— BEGIN —

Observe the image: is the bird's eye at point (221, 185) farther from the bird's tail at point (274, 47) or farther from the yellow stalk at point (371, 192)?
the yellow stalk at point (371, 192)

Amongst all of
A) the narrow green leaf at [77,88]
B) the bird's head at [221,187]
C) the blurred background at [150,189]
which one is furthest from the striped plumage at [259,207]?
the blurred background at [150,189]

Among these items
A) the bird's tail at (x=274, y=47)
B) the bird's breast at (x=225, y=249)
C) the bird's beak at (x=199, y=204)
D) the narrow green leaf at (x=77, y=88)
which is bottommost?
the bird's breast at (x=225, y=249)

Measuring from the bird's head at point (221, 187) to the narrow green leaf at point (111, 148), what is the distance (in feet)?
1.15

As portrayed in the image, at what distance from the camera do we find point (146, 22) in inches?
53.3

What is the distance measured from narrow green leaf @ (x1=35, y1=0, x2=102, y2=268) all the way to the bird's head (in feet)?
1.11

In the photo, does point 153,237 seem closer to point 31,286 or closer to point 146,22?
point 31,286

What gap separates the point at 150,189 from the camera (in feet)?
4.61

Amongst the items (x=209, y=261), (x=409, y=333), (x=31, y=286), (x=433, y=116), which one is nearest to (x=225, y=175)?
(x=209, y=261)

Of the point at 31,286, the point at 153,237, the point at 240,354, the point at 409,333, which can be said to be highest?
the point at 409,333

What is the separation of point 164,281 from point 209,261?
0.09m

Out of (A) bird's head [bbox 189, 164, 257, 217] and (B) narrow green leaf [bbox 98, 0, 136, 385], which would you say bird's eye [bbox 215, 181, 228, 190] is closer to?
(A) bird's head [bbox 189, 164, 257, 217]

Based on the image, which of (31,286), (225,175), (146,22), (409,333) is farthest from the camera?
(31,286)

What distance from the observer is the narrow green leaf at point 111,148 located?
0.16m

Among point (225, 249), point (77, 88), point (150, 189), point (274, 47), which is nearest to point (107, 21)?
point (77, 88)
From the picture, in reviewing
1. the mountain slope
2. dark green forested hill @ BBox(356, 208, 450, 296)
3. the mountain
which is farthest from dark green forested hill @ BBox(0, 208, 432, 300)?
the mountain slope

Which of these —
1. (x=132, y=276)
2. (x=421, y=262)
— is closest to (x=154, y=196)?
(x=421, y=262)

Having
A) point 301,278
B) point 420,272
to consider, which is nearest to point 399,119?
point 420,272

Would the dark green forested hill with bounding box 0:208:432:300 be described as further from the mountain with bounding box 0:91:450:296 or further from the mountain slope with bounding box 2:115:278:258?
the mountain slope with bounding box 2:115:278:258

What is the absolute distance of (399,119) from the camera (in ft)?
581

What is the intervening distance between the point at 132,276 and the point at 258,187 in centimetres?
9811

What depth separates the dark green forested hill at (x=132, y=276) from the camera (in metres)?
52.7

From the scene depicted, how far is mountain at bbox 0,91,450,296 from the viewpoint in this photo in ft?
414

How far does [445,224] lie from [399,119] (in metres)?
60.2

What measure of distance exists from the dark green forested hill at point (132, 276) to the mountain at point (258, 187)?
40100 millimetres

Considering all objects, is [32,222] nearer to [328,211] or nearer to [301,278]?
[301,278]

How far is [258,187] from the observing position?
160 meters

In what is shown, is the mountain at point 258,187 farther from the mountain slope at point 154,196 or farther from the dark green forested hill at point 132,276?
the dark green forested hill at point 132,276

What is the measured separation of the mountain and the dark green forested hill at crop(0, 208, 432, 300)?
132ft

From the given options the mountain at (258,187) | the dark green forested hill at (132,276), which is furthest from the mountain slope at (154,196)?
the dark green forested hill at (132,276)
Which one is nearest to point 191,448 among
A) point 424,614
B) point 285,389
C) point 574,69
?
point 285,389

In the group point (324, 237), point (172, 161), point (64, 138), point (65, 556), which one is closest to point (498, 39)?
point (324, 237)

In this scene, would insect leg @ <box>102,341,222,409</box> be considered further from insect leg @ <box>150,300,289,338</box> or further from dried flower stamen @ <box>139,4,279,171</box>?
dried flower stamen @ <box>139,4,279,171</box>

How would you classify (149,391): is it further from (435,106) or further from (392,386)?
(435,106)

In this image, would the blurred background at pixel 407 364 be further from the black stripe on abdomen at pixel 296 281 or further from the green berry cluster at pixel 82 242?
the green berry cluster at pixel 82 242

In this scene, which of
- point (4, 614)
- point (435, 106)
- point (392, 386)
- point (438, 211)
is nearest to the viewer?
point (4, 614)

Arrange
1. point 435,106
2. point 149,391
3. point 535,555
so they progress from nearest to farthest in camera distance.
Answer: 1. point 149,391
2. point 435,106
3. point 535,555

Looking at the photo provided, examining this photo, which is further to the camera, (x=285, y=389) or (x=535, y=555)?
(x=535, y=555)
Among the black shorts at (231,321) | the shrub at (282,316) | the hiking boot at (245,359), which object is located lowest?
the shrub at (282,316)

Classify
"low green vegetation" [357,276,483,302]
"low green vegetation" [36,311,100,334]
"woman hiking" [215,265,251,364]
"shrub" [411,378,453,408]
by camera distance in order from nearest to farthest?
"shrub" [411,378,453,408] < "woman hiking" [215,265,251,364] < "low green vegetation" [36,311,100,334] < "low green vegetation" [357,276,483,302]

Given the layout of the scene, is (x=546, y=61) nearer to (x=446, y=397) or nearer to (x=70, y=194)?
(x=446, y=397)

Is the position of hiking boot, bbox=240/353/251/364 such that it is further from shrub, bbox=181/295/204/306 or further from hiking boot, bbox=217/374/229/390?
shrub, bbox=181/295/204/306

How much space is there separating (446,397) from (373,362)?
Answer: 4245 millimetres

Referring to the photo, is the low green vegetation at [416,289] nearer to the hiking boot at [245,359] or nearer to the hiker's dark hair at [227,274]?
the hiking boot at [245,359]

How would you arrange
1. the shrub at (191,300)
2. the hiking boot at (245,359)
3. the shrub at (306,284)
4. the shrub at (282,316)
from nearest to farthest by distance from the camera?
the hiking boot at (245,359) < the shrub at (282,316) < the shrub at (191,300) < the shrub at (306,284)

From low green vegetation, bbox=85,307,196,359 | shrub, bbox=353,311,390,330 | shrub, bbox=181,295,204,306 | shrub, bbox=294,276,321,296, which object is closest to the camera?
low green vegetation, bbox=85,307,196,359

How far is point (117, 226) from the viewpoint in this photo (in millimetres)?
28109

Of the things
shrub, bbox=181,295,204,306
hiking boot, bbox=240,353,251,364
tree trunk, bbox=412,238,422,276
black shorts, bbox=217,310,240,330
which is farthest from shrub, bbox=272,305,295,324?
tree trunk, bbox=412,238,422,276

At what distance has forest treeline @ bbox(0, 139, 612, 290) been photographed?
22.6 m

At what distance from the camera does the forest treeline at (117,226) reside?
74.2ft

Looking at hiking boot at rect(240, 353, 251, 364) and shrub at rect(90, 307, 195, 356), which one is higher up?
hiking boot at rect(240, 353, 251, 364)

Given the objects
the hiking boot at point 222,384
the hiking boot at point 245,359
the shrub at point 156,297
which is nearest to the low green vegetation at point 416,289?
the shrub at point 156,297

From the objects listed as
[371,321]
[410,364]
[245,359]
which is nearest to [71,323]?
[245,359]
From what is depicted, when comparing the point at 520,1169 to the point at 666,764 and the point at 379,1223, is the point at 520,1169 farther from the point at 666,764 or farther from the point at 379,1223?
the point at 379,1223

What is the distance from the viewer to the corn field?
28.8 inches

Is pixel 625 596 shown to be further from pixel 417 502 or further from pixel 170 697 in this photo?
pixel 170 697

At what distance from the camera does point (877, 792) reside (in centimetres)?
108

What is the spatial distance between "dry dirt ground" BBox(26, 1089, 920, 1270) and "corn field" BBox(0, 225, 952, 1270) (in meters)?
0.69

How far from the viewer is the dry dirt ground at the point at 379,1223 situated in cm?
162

— END —

The task. Repeat the data above exactly.

Task solution.
Observe the image: is the bird's eye at point (221, 185) farther from the bird's tail at point (274, 47) or farther from the yellow stalk at point (371, 192)?
the yellow stalk at point (371, 192)

Amongst all of
A) the narrow green leaf at [77,88]
B) the bird's head at [221,187]
C) the blurred background at [150,189]
which one is furthest from the striped plumage at [259,207]?
the blurred background at [150,189]

Among these items
A) the bird's tail at (x=274, y=47)
B) the bird's breast at (x=225, y=249)
C) the bird's beak at (x=199, y=204)
D) the narrow green leaf at (x=77, y=88)
which is bottommost?
the bird's breast at (x=225, y=249)

Measuring from the bird's head at point (221, 187) to the narrow green leaf at point (111, 148), what is the distance (in feet)?
1.15

As portrayed in the image, at what distance from the camera do we find point (146, 22) in inches?
53.3

What is the distance measured from narrow green leaf @ (x1=35, y1=0, x2=102, y2=268) all the way to the bird's head (in feet)?
1.11

In the photo, does point 153,237 seem closer to point 31,286 or closer to point 146,22?
point 31,286

What gap separates the point at 150,189 from the camera (in feet)?
4.61

Amongst the items (x=209, y=261), (x=409, y=333), (x=31, y=286), (x=433, y=116), which one is nearest to (x=225, y=175)?
(x=209, y=261)

Of the point at 31,286, the point at 153,237, the point at 240,354, the point at 409,333, which can be said to be highest?
the point at 409,333

What is the separation of point 164,281 from point 209,261?
0.09m

Out of (A) bird's head [bbox 189, 164, 257, 217] and (B) narrow green leaf [bbox 98, 0, 136, 385], which would you say bird's eye [bbox 215, 181, 228, 190] is closer to?
(A) bird's head [bbox 189, 164, 257, 217]

Based on the image, which of (31,286), (225,175), (146,22), (409,333) is farthest from the camera?
(31,286)

What distance from the observer is the narrow green leaf at point 111,148 located?
0.16m

Among point (225, 249), point (77, 88), point (150, 189), point (274, 47), which is nearest to point (107, 21)?
point (77, 88)
From the picture, in reviewing
1. the mountain slope
2. dark green forested hill @ BBox(356, 208, 450, 296)
3. the mountain
which is farthest from dark green forested hill @ BBox(0, 208, 432, 300)?
the mountain slope

Which of these —
1. (x=132, y=276)
2. (x=421, y=262)
— is closest to (x=154, y=196)?
(x=421, y=262)

Having
A) point 301,278
B) point 420,272
to consider, which is nearest to point 399,119?
point 420,272

Would the dark green forested hill with bounding box 0:208:432:300 be described as further from the mountain with bounding box 0:91:450:296 or further from the mountain slope with bounding box 2:115:278:258?
the mountain slope with bounding box 2:115:278:258

What is the absolute distance of (399,119) from the camera (in ft)?
581

What is the intervening distance between the point at 132,276 and the point at 258,187 in centimetres?
9811

What depth separates the dark green forested hill at (x=132, y=276) from the camera (in metres)?
52.7

From the scene depicted, how far is mountain at bbox 0,91,450,296 from the viewpoint in this photo in ft?
414

How far does [445,224] lie from [399,119] (in metres)?
60.2

What measure of distance exists from the dark green forested hill at point (132, 276) to the mountain at point (258, 187)?
40100 millimetres

Considering all objects, is [32,222] nearer to [328,211] or nearer to [301,278]?
[301,278]

How far is [258,187] from the observing position?
160 meters

In what is shown, is the mountain at point 258,187 farther from the mountain slope at point 154,196 or farther from the dark green forested hill at point 132,276?
the dark green forested hill at point 132,276

What is the measured separation of the mountain and the dark green forested hill at crop(0, 208, 432, 300)?
132ft

From the given options the mountain at (258,187) | the dark green forested hill at (132,276), which is furthest from the mountain slope at (154,196)?
the dark green forested hill at (132,276)
Which one is nearest to point 191,448 among
A) point 424,614
B) point 285,389
C) point 574,69
?
point 285,389

In the group point (324, 237), point (172, 161), point (64, 138), point (65, 556), which one is closest to point (498, 39)?
point (324, 237)

In this scene, would insect leg @ <box>102,341,222,409</box> be considered further from insect leg @ <box>150,300,289,338</box> or further from dried flower stamen @ <box>139,4,279,171</box>?
dried flower stamen @ <box>139,4,279,171</box>

How would you classify (149,391): is it further from (435,106) or further from (392,386)?
(435,106)

In this image, would the blurred background at pixel 407 364 be further from the black stripe on abdomen at pixel 296 281 or further from the green berry cluster at pixel 82 242?
the green berry cluster at pixel 82 242

In this scene, which of
- point (4, 614)
- point (435, 106)
- point (392, 386)
- point (438, 211)
is nearest to the viewer?
point (4, 614)

Arrange
1. point 435,106
2. point 149,391
3. point 535,555
so they progress from nearest to farthest in camera distance.
Answer: 1. point 149,391
2. point 435,106
3. point 535,555

Looking at the photo provided, examining this photo, which is further to the camera, (x=285, y=389) or (x=535, y=555)?
(x=535, y=555)
Among the black shorts at (231,321) | the shrub at (282,316) | the hiking boot at (245,359), which object is located lowest?
the shrub at (282,316)

Classify
"low green vegetation" [357,276,483,302]
"low green vegetation" [36,311,100,334]
"woman hiking" [215,265,251,364]
"shrub" [411,378,453,408]
by camera distance in order from nearest to farthest?
"shrub" [411,378,453,408] < "woman hiking" [215,265,251,364] < "low green vegetation" [36,311,100,334] < "low green vegetation" [357,276,483,302]

Given the layout of the scene, is (x=546, y=61) nearer to (x=446, y=397) or nearer to (x=70, y=194)?
(x=446, y=397)

Is the position of hiking boot, bbox=240/353/251/364 such that it is further from shrub, bbox=181/295/204/306 or further from hiking boot, bbox=217/374/229/390?
shrub, bbox=181/295/204/306

How much space is there separating (446,397) from (373,362)?
Answer: 4245 millimetres

Referring to the photo, is the low green vegetation at [416,289] nearer to the hiking boot at [245,359] or nearer to the hiker's dark hair at [227,274]?
the hiking boot at [245,359]

How would you arrange
1. the shrub at (191,300)
2. the hiking boot at (245,359)
3. the shrub at (306,284)
4. the shrub at (282,316)
from nearest to farthest by distance from the camera?
the hiking boot at (245,359) < the shrub at (282,316) < the shrub at (191,300) < the shrub at (306,284)

From low green vegetation, bbox=85,307,196,359 | shrub, bbox=353,311,390,330 | shrub, bbox=181,295,204,306 | shrub, bbox=294,276,321,296, which object is closest to the camera?
low green vegetation, bbox=85,307,196,359

How far is point (117, 226) from the viewpoint in this photo (in millimetres)?
28109

Of the things
shrub, bbox=181,295,204,306
hiking boot, bbox=240,353,251,364
tree trunk, bbox=412,238,422,276
black shorts, bbox=217,310,240,330
which is farthest from shrub, bbox=272,305,295,324?
tree trunk, bbox=412,238,422,276

At what distance has forest treeline @ bbox(0, 139, 612, 290) been photographed?
22.6 m

At what distance from the camera does the forest treeline at (117,226) reside?
74.2ft

Looking at hiking boot at rect(240, 353, 251, 364) and shrub at rect(90, 307, 195, 356), which one is higher up?
hiking boot at rect(240, 353, 251, 364)

Given the objects
the hiking boot at point 222,384
the hiking boot at point 245,359
the shrub at point 156,297
which is nearest to the low green vegetation at point 416,289?
the shrub at point 156,297

From the objects listed as
[371,321]
[410,364]
[245,359]
which is nearest to [71,323]?
[245,359]
From what is depicted, when comparing the point at 520,1169 to the point at 666,764 and the point at 379,1223, is the point at 520,1169 farther from the point at 666,764 or farther from the point at 379,1223?
the point at 379,1223

What is the distance from the viewer to the corn field?
28.8 inches

Is pixel 625 596 shown to be further from pixel 417 502 or further from pixel 170 697 in this photo?
pixel 170 697

At what distance from the camera does point (877, 792) reside (in centimetres)?
108

What is the spatial distance between "dry dirt ground" BBox(26, 1089, 920, 1270) and "corn field" BBox(0, 225, 952, 1270) (in meters)?
0.69

How far from the viewer is the dry dirt ground at the point at 379,1223 situated in cm?
162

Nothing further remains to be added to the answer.